**DOCUMENT EXTRACT:**

The dispatch op and the bootstrap dispatchers

All the method caching. All the multi dispatch caching. All the specializer plugins. All the invocation protocol stuff for unwrapping the bytecode handle in a code object. It's all going away, in favor of a single new dispatch instruction. Its name is, boringly enough, dispatch. It looks like this:

dispatch_o result, 'dispatcher-name', callsite, arg0, arg1, ..., argN

Which means:

  • Use the dispatcher called dispatcher-name
  • Give it the argument registers specified (the callsite referenced indicates the number of arguments)
  • Put the object result of the dispatch into the register result

(Aside: this implies a new calling convention, whereby we no longer copy the arguments into an argument buffer, but instead pass the base of the register set and a pointer into the bytecode where the register argument map is found, and then do a lookup registers[map[argument_index]] to get the value for an argument. That alone is a saving when we interpret, because we no longer need a loop around the interpreter per argument.)

Some of the arguments might be things we'd traditionally call arguments. Some are aimed at the dispatch process itself. It doesn't really matter - but it is more optimal if we arrange to put arguments that are only for the dispatch first (for example, the method name), and those for the target of the dispatch afterwards (for example, the method parameters).

The new bootstrap mechanism provides a small number of built-in dispatchers, whose names start with "boot-". They are:

  • boot-value- take the first argument and use it as the result (the identity function, except discarding any further arguments)
  • boot-constant - take the first argument and produce it as the result, but also treat it as a constant value that will always be produced (thus meaning the optimizer could consider any pure code used to calculate the value as dead)
  • boot-code - take the first argument, which must be a VM bytecode handle, and run that bytecode, passing the rest of the arguments as its parameters; evaluate to the return value of the bytecode
  • boot-syscall - treat the first argument as the name of a VM-provided built-in operation, and call it, providing the remaining arguments as its parameters
  • boot-resume - resume the topmost ongoing dispatch

That's pretty much it. Every dispatcher we build, to teach the runtime about some other kind of dispatch behavior, eventually terminates in one of these.

**WHAT TO WORK ON:**
A - In the dispatch excerpt, what prefix do the names of the built-in dispatchers start with?
B - Please say whether each statement agrees with the dispatch excerpt, answering yes or no and quoting the deciding words: (i) boot-value treats its first argument as a constant that will always be produced; (ii) the new calling convention no longer copies arguments into an argument buffer; (iii) boot-syscall runs its first argument as a VM bytecode handle.
The data that comes after this is unrelated to the dispatch excerpt.

**PROVIDED DATA:**
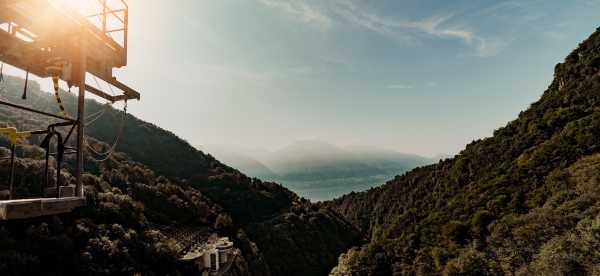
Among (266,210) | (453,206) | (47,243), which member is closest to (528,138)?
(453,206)

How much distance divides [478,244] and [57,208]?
1416 inches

**RESPONSES FOR EACH TASK:**
A - They start with "boot-".

B -
(i) No: "boot-value- take the first argument and use it as the result (the identity function, except discarding any further arguments)"
(ii) Yes: "we no longer copy the arguments into an argument buffer"
(iii) No: "treat the first argument as the name of a VM-provided built-in operation, and call it"